It’s a trick question, right? After all, any editor will tell you that impenetrable text is an all-too-common bug. Here’s an honest comment on scientific literature from a life-sciences PhD at the University of New Brunswick.
I will cheerfully admit to the “bug” half. Yes, much of our literature is poorly written. We write in complex sentences stuffed with the biggest words we can possibly find. We adore acronyms, seizing every opportunity to coin a new one, or seven if we can possibly manage it. We scrub any hint of personality from our writing, fetishizing the passive voice, avoiding informality like contractions, and ending up with colourless text that sounds just like everyone else’s. – Scientist Sees Squirrel
So, how could it possibly be a feature? Read on.
. . . like all writers everywhere, we write for a specific discourse community. A discourse community is a set of people who share background knowledge and context, vocabulary, and interests. Before you write anything – a scientific paper, a recipe, a piece of Star Trek erotic fanfiction – your first move should always be to think about the discourse community you’re aiming to be part of. Or, in simpler terms: ask yourself, who are your readers?
How does this apply to Proposal Land? Thusly. Many editors are not expert in the content they’re editing: They’re not airport operators or building managers or software developers or call-centre supervisors or management/PR/HR consultants or tradespeople of any sort. But, boy, do they write good.
If we know that both non-experts and experts will be evaluating our proposal then our task is to take all the value that editors bring in clarifying and improving technical text without losing any part of the text’s communication value for any experts who are also aboard.
If we really don’t know who’s involved, then we’d better assume the presence of both.
One good approach is to start every section with a plain-language statement of the problem/target and the proposed solution/approach along with its benefits. That’s to convince the non-experts. Then get into as much detail as needed to convince the experts. It’s not either/or, it’s both/and.
Should it be easy to read? Simple sentences and bullets? Plainer words where possible? Few (or, at least, defined) acronyms? Active voice? Helpful graphics? Absolutely.
Should it have precise technical detail, appropriately expressed as per domain/discipline/industry norms? You bet.

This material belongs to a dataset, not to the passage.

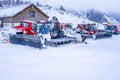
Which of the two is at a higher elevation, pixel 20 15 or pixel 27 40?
pixel 20 15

I once edited a book for which we took your advice literally. We printed the straightforward text as usual, on white (sort of) paper. Where the author went into theological niceties, we printed those sections on grey background. Gray? For the little gray cells, of course.
Jim T
Jim – 🙂 I think that’s a great idea. When I did the layout for my technical manual on proposals, I did the straightforward text on white, and the illustrative stories with a shaded background. Not quite the same, but a similar result in separating two kinds of content for easier access.